The lost art of the long cruise

Making the long and scenic journey from Canberra to Melbourne via Mt Kosciusko last week, I got to thinking — is there actually a better way to spend time than this?


Well yes, of course there is. But like the rest of the highway-milers around me (one hopes), I still had my clothes on. And with that caveat, the list diminishes. 

It’s no secret that the great Australian tradition of the long drive has waned, and with it the sales of the great Australian cruisers with Ford and Holden badges. 

Why drive when you can fly? Making the trip from Australia’s two biggest cities by air is not only faster than road, but if you get a good fare, cheaper too. 

Then you consider the justified and continued railing against the tedium of driving in Australia, with its draconian speed limits and under-trained snoozers at the wheel. 

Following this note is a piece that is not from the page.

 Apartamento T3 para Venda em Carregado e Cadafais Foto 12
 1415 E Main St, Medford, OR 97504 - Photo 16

But my time behind the wheel of Australia’s top-selling SUV (the new Mazda CX-5), for many the default family mobile of choice, on the seven-hour each-way drive was borderline blissful despite this. 

The modern world is an exhausting place. More and more we live in a surface-level society, a place of instant gratification, a world where the hunger for information, entertainment and stimulation operates at a pace that simply can’t be maintained. 

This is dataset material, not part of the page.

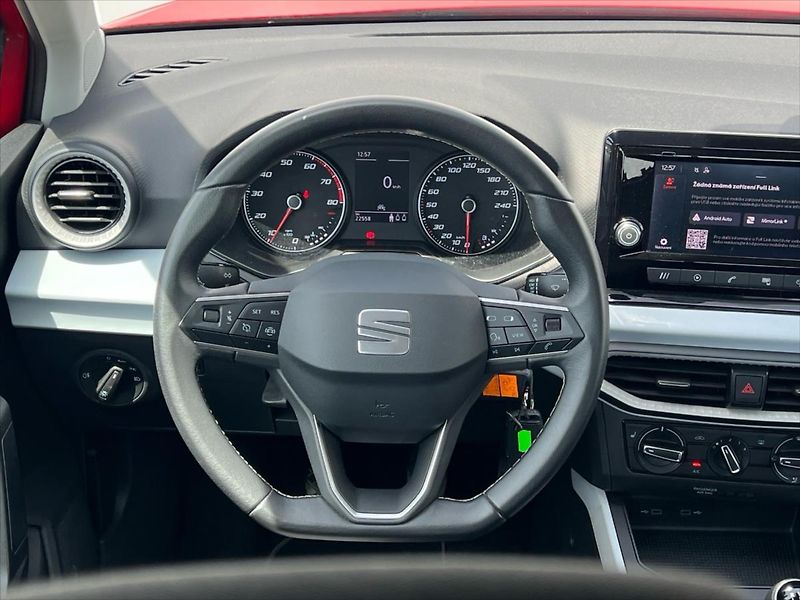 Seat Arona 1,0 TSi 70kW STYLE - fotka 15 z 23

It’s a psychological phenomena of interest to many, this diminution of the attention spans among Digital Natives, a generation to whom I belong. Nobody has any damn time anymore…

Driving is not just a means to an end, but an end in and of itself. Taking time on something, stretching that attention span beyond a soundbite and a click, and actually taking in the world around you, that’s what a long cruise offers. 

Alone with friendly voices and my thoughts, it can be a chance to simplify and focus on the task at hand. Cruise control on, hands at the wheel and eyes taking in the scenery. A quiet bubble that is yours and yours alone. 

How did I kill my time? I downloaded a bunch of (spare me the irony alert) long-form 90-minute podcasts that I’d been meaning to catch up on, the dulcet tones of my favourite interviewers, educators and comedians filled the cabin, like a friend sitting next to me. 

I can’t recommend that enough, the idea of just sitting back and absorbing something in full. The drive back was occupied by an audiobook and with it the reassurance that my attention span can still accommodate such, once its proverbial legs are stretched. 

No need to park at an airport, no need for security checks and early starts. Sure I arrived later than the others, but I also arrived on my own terms and in my own time. 

I’m realistic, it’s not tenable to drive like this all the time. You can’t spare the hours, and the servicing costs. And I’m privileged to use new cars that aren’t my own on things such as this. I never forget how lucky that makes me. 

But from time-to-time, there are few finer things than going for a cruise, burning up the road — well, mildly heating it given our speed limits — and giving your head some space.

Who out there still likes a long drive? Or will the highways of tomorrow belong to me? I’d be happy to hear either answer, truth be told.